[Spatial reasoning dataset excerpts]
===============
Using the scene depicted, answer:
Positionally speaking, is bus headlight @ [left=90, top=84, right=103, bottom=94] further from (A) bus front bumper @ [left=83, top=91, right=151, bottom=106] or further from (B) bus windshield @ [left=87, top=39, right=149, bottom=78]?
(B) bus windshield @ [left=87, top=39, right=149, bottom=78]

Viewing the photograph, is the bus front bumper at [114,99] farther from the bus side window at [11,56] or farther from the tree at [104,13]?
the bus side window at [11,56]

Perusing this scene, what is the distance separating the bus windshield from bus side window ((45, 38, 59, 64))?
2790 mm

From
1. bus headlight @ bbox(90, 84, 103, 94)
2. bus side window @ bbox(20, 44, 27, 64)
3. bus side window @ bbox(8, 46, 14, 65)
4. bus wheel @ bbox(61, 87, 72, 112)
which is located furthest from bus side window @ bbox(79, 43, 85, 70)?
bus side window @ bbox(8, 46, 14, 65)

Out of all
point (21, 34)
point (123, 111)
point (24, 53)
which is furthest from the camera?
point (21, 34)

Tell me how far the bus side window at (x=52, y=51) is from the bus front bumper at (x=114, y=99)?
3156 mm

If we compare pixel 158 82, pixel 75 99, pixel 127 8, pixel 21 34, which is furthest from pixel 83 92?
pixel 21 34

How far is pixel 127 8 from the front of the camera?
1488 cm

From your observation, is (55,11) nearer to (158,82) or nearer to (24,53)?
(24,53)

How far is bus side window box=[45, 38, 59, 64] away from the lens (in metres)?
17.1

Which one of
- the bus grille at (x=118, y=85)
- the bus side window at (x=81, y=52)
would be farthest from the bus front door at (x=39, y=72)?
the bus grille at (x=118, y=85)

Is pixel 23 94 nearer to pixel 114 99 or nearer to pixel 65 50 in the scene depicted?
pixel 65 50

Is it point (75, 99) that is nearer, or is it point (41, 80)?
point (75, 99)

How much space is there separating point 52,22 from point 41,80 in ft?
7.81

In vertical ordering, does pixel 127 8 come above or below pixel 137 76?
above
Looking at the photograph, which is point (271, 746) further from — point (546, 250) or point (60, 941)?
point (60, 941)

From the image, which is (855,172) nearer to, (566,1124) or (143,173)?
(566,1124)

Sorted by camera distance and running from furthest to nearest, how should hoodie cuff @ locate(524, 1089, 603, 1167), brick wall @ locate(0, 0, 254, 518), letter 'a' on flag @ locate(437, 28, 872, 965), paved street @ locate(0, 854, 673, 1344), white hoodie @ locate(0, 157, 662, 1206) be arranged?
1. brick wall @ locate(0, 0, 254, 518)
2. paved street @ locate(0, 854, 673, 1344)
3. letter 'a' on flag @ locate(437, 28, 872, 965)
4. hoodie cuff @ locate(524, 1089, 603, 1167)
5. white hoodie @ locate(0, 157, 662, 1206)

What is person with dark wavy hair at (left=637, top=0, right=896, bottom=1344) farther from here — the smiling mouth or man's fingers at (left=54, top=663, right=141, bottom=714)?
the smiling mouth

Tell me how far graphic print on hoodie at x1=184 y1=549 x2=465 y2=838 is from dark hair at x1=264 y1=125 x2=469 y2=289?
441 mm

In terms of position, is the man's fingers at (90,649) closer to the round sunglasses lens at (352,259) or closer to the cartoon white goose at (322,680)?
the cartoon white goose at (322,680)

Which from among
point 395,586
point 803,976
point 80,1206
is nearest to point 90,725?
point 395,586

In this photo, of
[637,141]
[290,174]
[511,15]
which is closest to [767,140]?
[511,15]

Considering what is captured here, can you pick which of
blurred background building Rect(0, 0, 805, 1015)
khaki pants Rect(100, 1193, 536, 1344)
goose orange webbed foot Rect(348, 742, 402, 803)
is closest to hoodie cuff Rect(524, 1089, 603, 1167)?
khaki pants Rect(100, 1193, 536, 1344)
===============
* PROBLEM *
Everything from the line containing "Tell me how far graphic" to the end of the records must be written out exactly; include both of those lines and no others.

* REPLY *
Tell me how far graphic print on hoodie at x1=184 y1=549 x2=465 y2=838 is from dark hair at x1=264 y1=125 x2=469 y2=289?
441 mm

In terms of position, is the man's fingers at (90,649) closer to the round sunglasses lens at (352,259) or closer to the cartoon white goose at (322,680)?
the cartoon white goose at (322,680)

Which from among
point 395,586
point 803,976
point 80,1206
is nearest to point 90,725?
point 395,586

In this photo, of
[637,141]
[290,174]
[511,15]
which is closest to [767,140]?
[511,15]

Considering what is captured here, can you pick which of
blurred background building Rect(0, 0, 805, 1015)
khaki pants Rect(100, 1193, 536, 1344)
goose orange webbed foot Rect(348, 742, 402, 803)
is closest to hoodie cuff Rect(524, 1089, 603, 1167)?
khaki pants Rect(100, 1193, 536, 1344)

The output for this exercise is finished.